Wednesday, May 2, 2007

Vanity Search and the Social Meter

The quick and dirty of a vanity search is to search one's own name on an Internet search engine such as AltaVista, Google, Yahoo or whatever. But to sort through the inevitable onslaught of extraneous information, you have to refine your search. It can be a fun exercise as well. What about your civic side? Search on your name and your city. What about your artistic side? Search your name and your art form. What about your civic arts side. Search your….. OK, you get it. Wait, one more. Search on your name with your middle initial for your formal side.

One of the benefits, or risks, is discovering how many people in the world happen to share your name. Depending on how common or unique your name is, you can be buried or exposed if someone is looking for information about you. For me, it was a bit of a shock back in the early-mid 1990’s when I found a gentleman with my name, my occupation and some of my former work experience (we were both at Microsoft at one time) living in the same city as me. We didn’t overlap entirely in our profession but enough so that I would have the occasionally confused client.

Specialty vanity style searches are becoming more prevalent. If you are into research paper references then check out scholar.google.com to see who is referring to your work. Perhaps you are interested in where you may have appeared in print. Check out books.google.com.

For those into blogging I have a great site for you to check out. If you are a blogger who is interested in knowing where you fall on the popularity scale, check out www.socialmeter.com. The aggregator site counts up references and mentions of your blog and blogging then adds them up to a total score. There is no accompanying rating system that goes from “nobody notices me” to “omigod I'm soooo popular”, but is an interesting tool none the less.

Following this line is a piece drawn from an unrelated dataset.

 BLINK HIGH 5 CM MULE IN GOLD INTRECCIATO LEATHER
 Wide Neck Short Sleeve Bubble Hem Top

Local Tacoma blogs that fare very well include many linked to from this page. Both www.exit133.com and www.kevinfreitas.net score over a 1000. With this post I will have increased their scores by one. This blog, Living and Working, is pretty new and relatively narrow in scope. That's how I can handle my score of 3. For now. (I linked to myself to see if I could make it a 4.)

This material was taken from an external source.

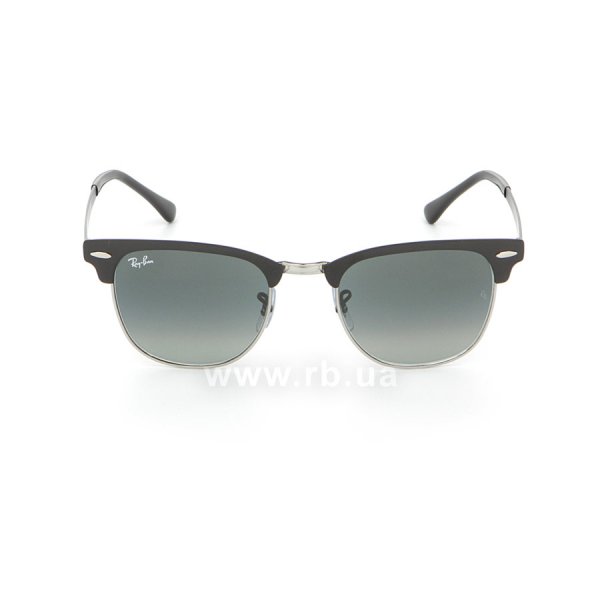   Ray-Ban Clubmaster Metal RB3716-9118-71 Matt Black / Silver | Gradient Grey,  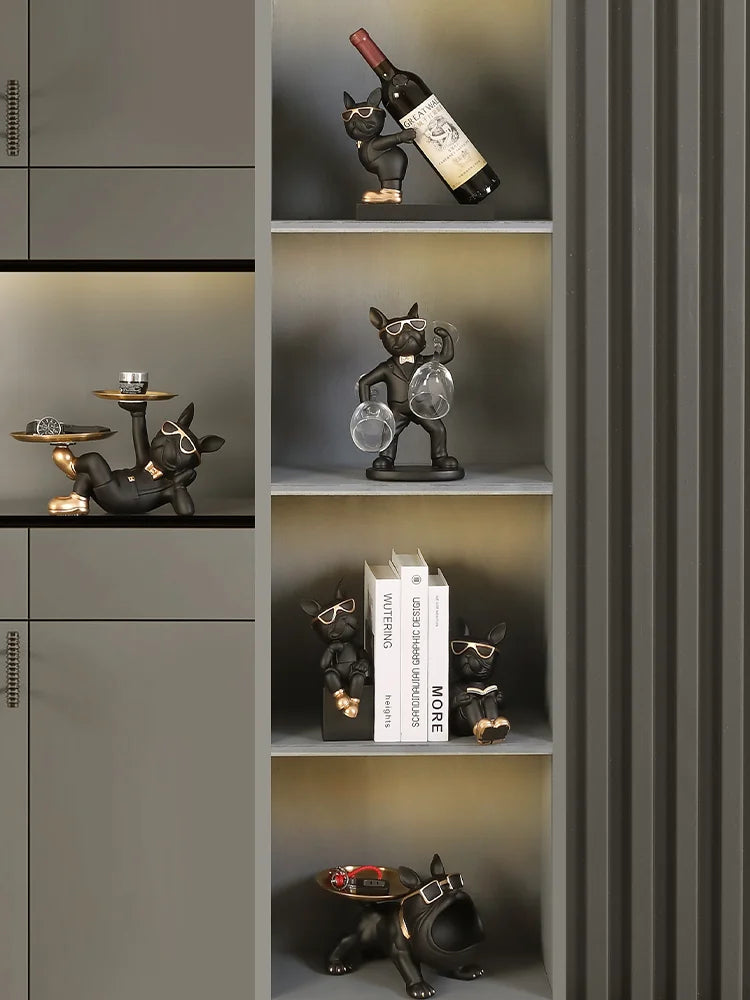 Französische Bulldogge Weinhalter – Harz Nordisch Tischdeko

UPDATE It appears as if SocialMeter is no more. It was always more a project than a product and the domain name now resolves to www.engrade.com.

3 comments:

Anonymous said...

Interesting. Is there a way to correct inaccurate information one finds about oneself on the web?

Andrew Park said...

COOL!! I tried it with many other websites, and the result was very interesting!

Droid116 said...

It can be addictive Andrew. One person who posted about the social meter said that he kept going back to watch his numbers rise.

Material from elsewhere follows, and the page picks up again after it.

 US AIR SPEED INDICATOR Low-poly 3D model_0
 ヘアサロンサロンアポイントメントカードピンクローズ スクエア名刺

Anonymous: It depends on where the information is coming from as to whether you can correct it. Two examples from me. I mentioned early on in this blog of a theater review that was positive of my performance but gave the wrong actors name. I wrote the reviewer and it was corrected both in his blog and in the online version of the paper that carried the review. However, the printed version would allows carry the inaccurate information. I also mentioned Zoominfo. If you wish to correct information about yourself, they allow you to contact them, claim who you are and verify or correct information there.